Mishkin Gallery is a university art museum affiliated with the Weissman School of Arts and Sciences at Baruch College, City University of New York, New York City, United States. The museum was founded in 1983 as the Baruch College Art Gallery and renamed the Mishkin Gallery in 1991, for alumnus Sidney Mishkin (Baruch, '34).As of January 2026, Maika Pollack is the gallery's director. The museum presents historical and contemporary exhibitions emphasizing original scholarship, the understanding of modern and contemporary art, interdisciplinary cultural activity, and innovative artistic practices from around the world.
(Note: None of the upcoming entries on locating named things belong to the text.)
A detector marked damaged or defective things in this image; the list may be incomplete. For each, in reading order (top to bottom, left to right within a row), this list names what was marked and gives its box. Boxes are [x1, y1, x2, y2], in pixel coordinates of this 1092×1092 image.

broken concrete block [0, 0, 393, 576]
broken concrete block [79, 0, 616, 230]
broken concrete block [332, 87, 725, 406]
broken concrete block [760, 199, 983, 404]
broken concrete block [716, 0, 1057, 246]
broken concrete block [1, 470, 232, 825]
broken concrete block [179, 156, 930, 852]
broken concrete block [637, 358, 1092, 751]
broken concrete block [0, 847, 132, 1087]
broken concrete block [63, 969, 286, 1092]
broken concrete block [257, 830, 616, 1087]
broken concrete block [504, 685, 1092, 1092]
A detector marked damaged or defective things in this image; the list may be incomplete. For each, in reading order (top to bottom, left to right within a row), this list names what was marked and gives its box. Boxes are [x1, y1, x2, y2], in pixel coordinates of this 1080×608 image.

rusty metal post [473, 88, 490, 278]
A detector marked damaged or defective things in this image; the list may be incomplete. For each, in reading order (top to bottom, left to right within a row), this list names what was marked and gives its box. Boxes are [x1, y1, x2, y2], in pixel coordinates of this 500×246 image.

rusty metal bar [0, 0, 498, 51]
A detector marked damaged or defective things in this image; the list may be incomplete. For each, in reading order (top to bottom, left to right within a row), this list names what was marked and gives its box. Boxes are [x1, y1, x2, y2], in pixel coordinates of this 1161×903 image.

The museum has featured artists such as Franz Kline; Lamin Fofana; Marcel Sternberger; Mercedes Matter; Dorothea and Leo Rabkin; Minerva Cuevas; Juan Downey; Thomas Child; the New Blockheads; Aura Rosenberg; and Jorge Gonzalez Santos.

==Collection==
The Baruch College Art Collection houses approximately 1,500 artworks, with an emphasis on 20th-century American painters, printmakers, photographers and sculptors, dating from 1924 to 2020. A subdivision of this collection consists of 360 works that are permanently displayed throughout the Baruch College Campus where students are immersed in the artwork firsthand; and there are three student collection websites.

==Education==
Each exhibition is curated with the educational expansion of Baruch students in mind. The Mishkin Gallery provides student-geared programming such as class/student group tours, panel discussions, and workshops for each exhibition

==Books and publishing==
The museum produces exhibition publications and books to complement exhibitions. For instance, books such as What is Psychedelic in connection with Aura Rosenberg's joint exhibition with Mishkin Gallery and Pioneer Works.

==Community==
The Mishkin Gallery defines its community as a group of curious and creative students, artists, scholars, and art lovers, who are open to exploring various art practices, cultures, environmental and social constructs.